Trzeba zdać sobie wreszcie sprawę, że rzeki są środowiskiem życia ryb. Wędkarz ingerując w to środowisko musi mieć przede wszystkim na względzie dobro ryb, a nie swoją kasę. Jak chce oszczędzać niech idzie do PKO. Ryby muszą w rzece się rozmnażać, dorastać, odżywiać się, przemieszczać wraz z wiekiem i chronić się przed niesprzyjającymi warunkami pogodowymi itp.
Dotychczas w Polsce nie ma inwentaryzacji tarlisk ryb łososiowatych i nie zanosi się aby PZW podeszło profesionalnie do ochrony ryb. Ile to krzyku było gdy podjąłem działania aby zlikwidować celowe poławianie niewymiarowych ryb. Większości ani przez myśl nie przeszło że takie zachowanie jest niewłaściwe dla ryb. Oni muszą sobie połowić bo płacą.
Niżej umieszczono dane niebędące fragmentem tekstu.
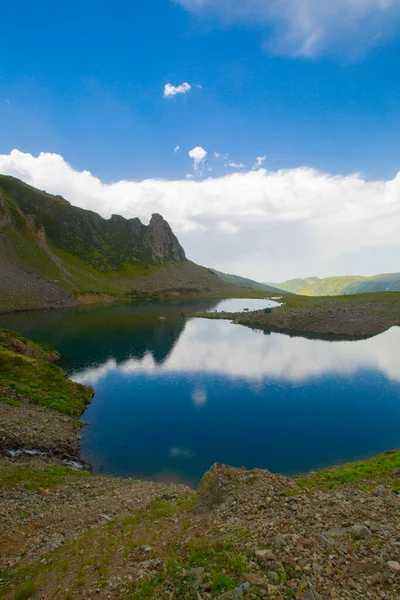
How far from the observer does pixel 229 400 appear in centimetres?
4497

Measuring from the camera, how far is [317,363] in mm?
64250

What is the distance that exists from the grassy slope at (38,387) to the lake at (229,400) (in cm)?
251

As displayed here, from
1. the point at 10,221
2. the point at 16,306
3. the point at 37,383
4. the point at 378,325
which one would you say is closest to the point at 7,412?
the point at 37,383

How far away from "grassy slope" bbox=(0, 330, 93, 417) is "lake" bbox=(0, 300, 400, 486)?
251cm

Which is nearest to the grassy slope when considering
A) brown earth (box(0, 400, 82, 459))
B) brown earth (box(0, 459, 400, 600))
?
brown earth (box(0, 400, 82, 459))

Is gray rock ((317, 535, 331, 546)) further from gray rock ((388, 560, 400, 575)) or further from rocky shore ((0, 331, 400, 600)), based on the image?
gray rock ((388, 560, 400, 575))

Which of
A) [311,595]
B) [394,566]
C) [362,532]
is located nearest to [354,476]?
[362,532]

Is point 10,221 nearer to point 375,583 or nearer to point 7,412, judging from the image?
point 7,412

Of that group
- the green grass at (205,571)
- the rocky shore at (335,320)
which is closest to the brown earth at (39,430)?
the green grass at (205,571)

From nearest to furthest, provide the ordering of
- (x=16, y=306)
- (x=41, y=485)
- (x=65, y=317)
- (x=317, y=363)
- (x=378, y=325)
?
1. (x=41, y=485)
2. (x=317, y=363)
3. (x=378, y=325)
4. (x=65, y=317)
5. (x=16, y=306)

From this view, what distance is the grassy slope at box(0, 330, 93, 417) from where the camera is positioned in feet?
119

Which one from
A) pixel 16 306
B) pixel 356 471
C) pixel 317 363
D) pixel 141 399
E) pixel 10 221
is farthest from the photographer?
pixel 10 221

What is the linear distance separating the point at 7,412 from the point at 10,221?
18838cm

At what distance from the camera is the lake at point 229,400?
3077 cm
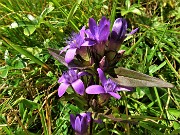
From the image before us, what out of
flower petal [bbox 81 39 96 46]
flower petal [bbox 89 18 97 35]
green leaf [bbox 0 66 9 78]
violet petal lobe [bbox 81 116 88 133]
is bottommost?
violet petal lobe [bbox 81 116 88 133]

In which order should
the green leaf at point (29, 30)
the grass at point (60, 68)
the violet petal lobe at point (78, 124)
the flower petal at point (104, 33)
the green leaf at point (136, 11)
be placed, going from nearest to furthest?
the flower petal at point (104, 33) → the violet petal lobe at point (78, 124) → the grass at point (60, 68) → the green leaf at point (29, 30) → the green leaf at point (136, 11)

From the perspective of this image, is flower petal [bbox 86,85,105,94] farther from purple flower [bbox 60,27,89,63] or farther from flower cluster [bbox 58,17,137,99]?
purple flower [bbox 60,27,89,63]

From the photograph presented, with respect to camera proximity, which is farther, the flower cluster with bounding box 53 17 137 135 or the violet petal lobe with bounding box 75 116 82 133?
the violet petal lobe with bounding box 75 116 82 133

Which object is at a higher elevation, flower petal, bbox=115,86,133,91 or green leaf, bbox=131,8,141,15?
green leaf, bbox=131,8,141,15

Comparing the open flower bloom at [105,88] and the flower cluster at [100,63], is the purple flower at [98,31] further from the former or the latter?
the open flower bloom at [105,88]

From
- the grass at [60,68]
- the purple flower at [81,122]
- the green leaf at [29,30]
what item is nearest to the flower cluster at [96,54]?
the purple flower at [81,122]

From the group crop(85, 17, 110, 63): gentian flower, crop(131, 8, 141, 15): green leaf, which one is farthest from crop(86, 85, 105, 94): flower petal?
crop(131, 8, 141, 15): green leaf
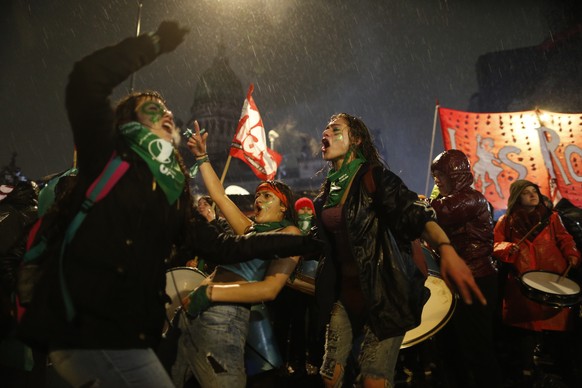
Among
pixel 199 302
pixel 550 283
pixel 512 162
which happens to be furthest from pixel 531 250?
pixel 199 302

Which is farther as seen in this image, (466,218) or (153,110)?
(466,218)

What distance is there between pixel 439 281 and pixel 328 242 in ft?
4.04

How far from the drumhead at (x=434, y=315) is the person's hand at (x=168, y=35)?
2.87 m

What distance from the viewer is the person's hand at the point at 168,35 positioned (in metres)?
2.10

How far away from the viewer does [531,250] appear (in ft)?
17.5

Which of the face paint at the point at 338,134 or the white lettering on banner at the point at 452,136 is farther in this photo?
the white lettering on banner at the point at 452,136

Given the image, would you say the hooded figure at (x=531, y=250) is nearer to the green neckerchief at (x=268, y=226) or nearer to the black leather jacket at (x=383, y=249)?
the black leather jacket at (x=383, y=249)

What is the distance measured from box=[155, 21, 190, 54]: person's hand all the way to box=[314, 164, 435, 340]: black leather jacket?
1.75m

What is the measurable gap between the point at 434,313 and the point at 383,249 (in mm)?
1014

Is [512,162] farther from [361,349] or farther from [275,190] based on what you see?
[361,349]

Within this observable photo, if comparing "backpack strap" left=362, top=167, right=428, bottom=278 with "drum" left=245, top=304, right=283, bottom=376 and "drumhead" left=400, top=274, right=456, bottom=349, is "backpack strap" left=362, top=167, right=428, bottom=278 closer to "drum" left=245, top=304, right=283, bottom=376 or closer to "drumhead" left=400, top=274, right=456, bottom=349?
"drumhead" left=400, top=274, right=456, bottom=349

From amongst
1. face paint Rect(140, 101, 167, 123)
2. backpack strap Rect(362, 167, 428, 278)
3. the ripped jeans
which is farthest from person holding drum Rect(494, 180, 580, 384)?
face paint Rect(140, 101, 167, 123)

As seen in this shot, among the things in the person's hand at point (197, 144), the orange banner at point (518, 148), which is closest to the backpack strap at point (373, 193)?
the person's hand at point (197, 144)

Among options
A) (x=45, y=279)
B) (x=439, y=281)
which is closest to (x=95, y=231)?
(x=45, y=279)
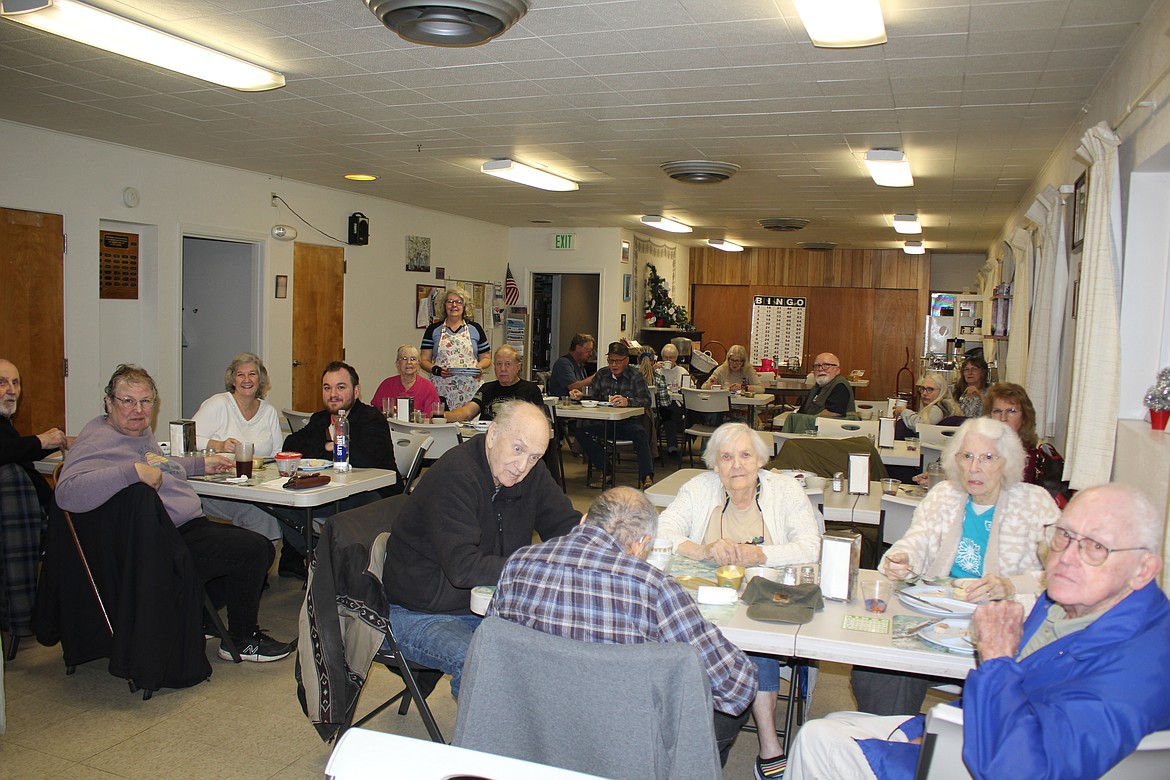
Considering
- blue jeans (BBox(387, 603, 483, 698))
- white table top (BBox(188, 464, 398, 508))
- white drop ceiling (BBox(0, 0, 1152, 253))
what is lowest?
blue jeans (BBox(387, 603, 483, 698))

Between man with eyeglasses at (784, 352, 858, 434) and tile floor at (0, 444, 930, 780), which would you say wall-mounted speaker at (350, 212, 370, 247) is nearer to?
man with eyeglasses at (784, 352, 858, 434)

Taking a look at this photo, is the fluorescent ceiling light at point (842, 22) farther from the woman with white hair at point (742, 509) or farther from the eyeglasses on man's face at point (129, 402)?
the eyeglasses on man's face at point (129, 402)

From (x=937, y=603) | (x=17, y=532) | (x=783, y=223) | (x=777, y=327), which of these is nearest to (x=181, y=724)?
(x=17, y=532)

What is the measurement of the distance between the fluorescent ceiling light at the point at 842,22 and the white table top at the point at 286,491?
2.86m

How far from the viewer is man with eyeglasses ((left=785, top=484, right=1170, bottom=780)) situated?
5.40 feet

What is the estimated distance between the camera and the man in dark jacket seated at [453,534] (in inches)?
114

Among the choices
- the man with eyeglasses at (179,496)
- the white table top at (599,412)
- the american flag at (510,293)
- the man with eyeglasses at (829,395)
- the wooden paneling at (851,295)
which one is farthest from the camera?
the wooden paneling at (851,295)

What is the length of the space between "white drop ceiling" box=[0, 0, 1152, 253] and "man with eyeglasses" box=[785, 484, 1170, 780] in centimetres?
252

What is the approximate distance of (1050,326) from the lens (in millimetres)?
5625

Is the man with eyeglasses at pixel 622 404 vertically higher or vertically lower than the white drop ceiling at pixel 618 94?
lower

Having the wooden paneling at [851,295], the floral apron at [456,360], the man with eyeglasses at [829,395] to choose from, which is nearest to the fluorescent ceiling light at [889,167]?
the man with eyeglasses at [829,395]

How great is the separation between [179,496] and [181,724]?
103 cm

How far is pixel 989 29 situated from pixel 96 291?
650 cm

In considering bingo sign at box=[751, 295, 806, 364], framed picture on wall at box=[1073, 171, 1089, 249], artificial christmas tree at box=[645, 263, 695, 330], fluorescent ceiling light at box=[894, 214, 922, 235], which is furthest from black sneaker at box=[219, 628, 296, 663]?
bingo sign at box=[751, 295, 806, 364]
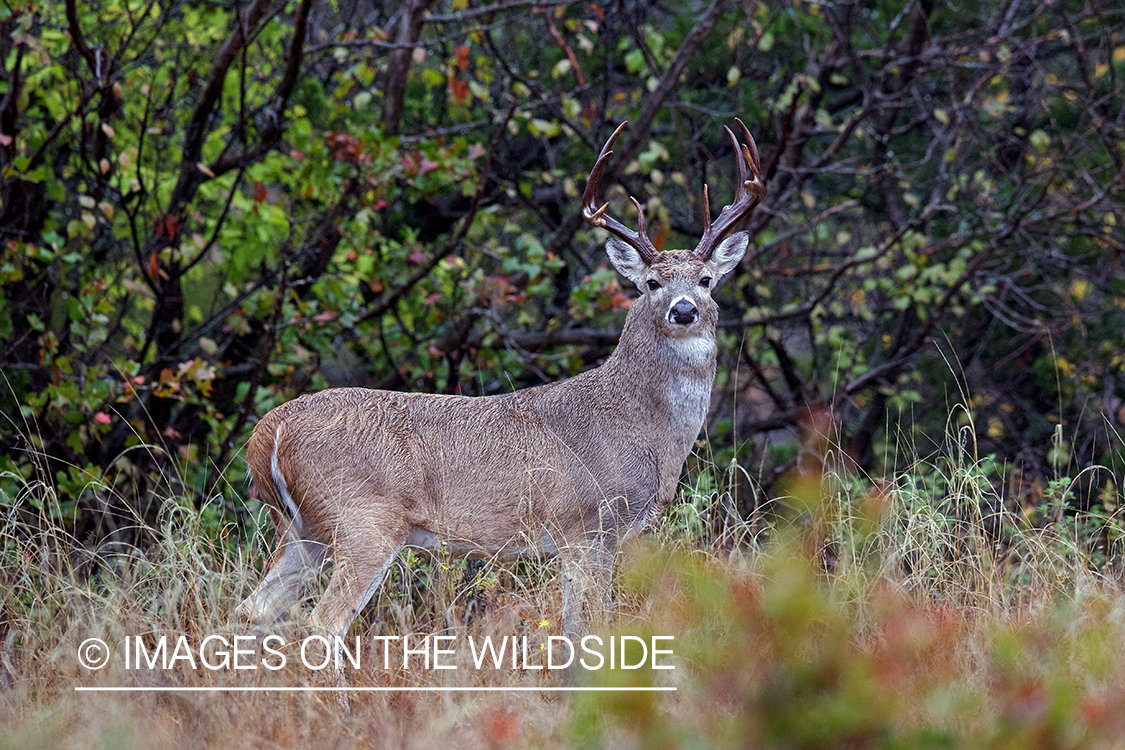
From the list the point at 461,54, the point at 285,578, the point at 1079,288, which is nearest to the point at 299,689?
the point at 285,578

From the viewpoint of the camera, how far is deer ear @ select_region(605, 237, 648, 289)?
202 inches

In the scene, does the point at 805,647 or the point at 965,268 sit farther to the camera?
the point at 965,268

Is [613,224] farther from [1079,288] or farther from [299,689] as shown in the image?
[1079,288]

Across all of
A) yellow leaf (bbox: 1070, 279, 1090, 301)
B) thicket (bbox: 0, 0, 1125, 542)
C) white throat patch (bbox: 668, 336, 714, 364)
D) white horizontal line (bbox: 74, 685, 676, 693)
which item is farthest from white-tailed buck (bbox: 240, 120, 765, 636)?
yellow leaf (bbox: 1070, 279, 1090, 301)

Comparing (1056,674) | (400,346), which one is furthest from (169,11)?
(1056,674)

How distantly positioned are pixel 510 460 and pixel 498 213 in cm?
459

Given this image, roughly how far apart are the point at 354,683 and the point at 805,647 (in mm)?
1660

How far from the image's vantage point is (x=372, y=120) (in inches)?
332

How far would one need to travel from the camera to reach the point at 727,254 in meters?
5.20

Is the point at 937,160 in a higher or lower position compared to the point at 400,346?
higher

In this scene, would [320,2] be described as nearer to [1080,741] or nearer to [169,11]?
[169,11]

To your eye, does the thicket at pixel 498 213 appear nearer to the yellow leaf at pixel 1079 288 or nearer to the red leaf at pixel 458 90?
the red leaf at pixel 458 90

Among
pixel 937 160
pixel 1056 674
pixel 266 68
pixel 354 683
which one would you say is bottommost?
pixel 354 683

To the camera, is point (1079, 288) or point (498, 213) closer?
point (498, 213)
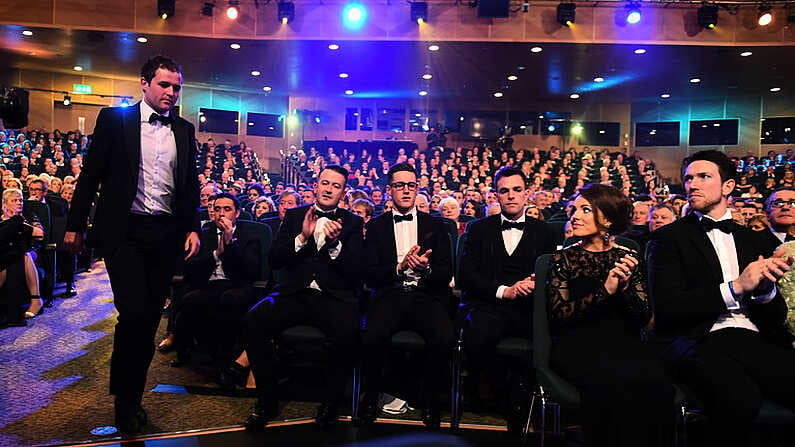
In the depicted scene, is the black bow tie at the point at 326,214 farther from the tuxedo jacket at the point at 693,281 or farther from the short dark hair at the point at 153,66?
the tuxedo jacket at the point at 693,281

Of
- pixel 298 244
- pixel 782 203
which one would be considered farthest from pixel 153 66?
pixel 782 203

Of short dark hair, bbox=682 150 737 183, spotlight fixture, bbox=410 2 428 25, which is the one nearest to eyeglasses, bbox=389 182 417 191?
short dark hair, bbox=682 150 737 183

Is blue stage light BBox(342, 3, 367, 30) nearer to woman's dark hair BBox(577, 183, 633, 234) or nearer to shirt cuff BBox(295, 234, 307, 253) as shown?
shirt cuff BBox(295, 234, 307, 253)

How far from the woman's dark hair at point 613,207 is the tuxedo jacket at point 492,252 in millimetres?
872

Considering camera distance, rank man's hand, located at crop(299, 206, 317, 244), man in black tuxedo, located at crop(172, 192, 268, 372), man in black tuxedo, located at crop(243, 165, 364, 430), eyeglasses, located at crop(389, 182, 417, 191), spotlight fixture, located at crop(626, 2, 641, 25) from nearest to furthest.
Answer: man in black tuxedo, located at crop(243, 165, 364, 430) < man's hand, located at crop(299, 206, 317, 244) < eyeglasses, located at crop(389, 182, 417, 191) < man in black tuxedo, located at crop(172, 192, 268, 372) < spotlight fixture, located at crop(626, 2, 641, 25)

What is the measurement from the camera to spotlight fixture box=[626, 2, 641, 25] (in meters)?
11.1

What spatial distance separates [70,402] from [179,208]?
134 centimetres

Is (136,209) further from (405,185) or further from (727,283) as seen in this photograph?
(727,283)

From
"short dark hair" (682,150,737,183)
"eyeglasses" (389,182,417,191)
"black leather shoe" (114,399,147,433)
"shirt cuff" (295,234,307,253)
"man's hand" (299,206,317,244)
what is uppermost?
"short dark hair" (682,150,737,183)

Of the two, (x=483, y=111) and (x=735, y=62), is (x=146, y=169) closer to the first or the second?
(x=735, y=62)

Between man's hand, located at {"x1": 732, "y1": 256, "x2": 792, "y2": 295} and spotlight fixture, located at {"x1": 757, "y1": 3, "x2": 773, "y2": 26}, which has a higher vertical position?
spotlight fixture, located at {"x1": 757, "y1": 3, "x2": 773, "y2": 26}

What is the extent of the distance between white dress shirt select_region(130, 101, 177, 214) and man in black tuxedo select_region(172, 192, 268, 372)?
80cm

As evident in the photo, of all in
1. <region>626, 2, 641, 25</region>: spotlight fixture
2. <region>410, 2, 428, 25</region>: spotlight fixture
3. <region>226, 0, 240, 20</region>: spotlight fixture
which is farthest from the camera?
<region>226, 0, 240, 20</region>: spotlight fixture

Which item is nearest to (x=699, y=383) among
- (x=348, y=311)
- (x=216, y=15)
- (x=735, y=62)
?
(x=348, y=311)
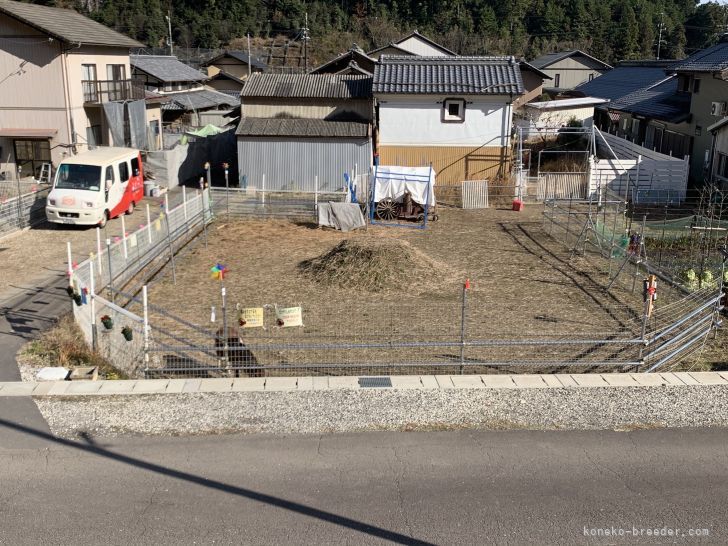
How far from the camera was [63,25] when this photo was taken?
27.2 meters

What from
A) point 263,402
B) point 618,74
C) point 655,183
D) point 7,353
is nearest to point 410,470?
point 263,402

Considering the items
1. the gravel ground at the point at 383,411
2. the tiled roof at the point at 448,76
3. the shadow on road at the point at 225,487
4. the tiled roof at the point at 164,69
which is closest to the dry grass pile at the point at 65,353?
the gravel ground at the point at 383,411

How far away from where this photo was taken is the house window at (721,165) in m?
25.8

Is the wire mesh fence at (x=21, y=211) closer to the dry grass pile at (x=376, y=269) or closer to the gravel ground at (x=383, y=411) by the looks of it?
the dry grass pile at (x=376, y=269)

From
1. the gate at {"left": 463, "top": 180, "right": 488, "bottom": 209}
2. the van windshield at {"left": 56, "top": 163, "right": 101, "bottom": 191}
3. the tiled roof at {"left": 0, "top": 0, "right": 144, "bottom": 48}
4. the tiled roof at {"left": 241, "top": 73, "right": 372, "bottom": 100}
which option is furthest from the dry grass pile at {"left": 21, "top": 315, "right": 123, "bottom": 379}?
the tiled roof at {"left": 241, "top": 73, "right": 372, "bottom": 100}

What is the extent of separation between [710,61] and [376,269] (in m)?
22.1

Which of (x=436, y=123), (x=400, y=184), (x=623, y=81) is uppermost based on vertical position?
(x=623, y=81)

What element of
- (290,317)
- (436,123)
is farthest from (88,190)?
(436,123)

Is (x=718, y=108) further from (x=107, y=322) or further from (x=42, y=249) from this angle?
(x=107, y=322)

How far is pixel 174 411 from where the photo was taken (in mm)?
9164

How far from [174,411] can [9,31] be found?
73.4 ft

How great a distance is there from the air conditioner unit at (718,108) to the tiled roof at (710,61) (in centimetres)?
136

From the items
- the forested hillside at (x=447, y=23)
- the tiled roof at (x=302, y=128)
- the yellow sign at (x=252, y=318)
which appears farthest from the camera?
the forested hillside at (x=447, y=23)

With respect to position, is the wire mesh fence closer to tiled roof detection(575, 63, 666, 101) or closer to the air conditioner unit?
the air conditioner unit
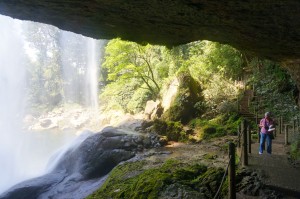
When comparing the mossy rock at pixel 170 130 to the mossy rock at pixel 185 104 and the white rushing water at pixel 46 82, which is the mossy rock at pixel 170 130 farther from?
the white rushing water at pixel 46 82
Wędkarze niestety w przyspieszonym tempie muszą się nauczyć szacunku do przyrody i w tym do ryb, bo w innym wypadku będzie to tylko slogan, a życie będzie biegło po staremu, ryba to będzie tylko mięso które ewentualnie można przeliczyć na pół litra.
Wprowadzenie okresowych zakazów brodzenia w miejscach gdzie ryby odbywają tarło winno być integralnie połączone z racjonalną gospodarką rybacką na rzekach aby uzyskać populacje dzikich naturalnych, dobrze dostosowanych do danej rzeki ryb.
Ale nie może być tak, że ryby z Folusza ze zlewni rzeki Wisłoki wpuszcza się do Sanu. Chemizm wody tu ma duże znaczenie.
Trochę o zasadach gospodarki rybackiej warto by wiedzieć.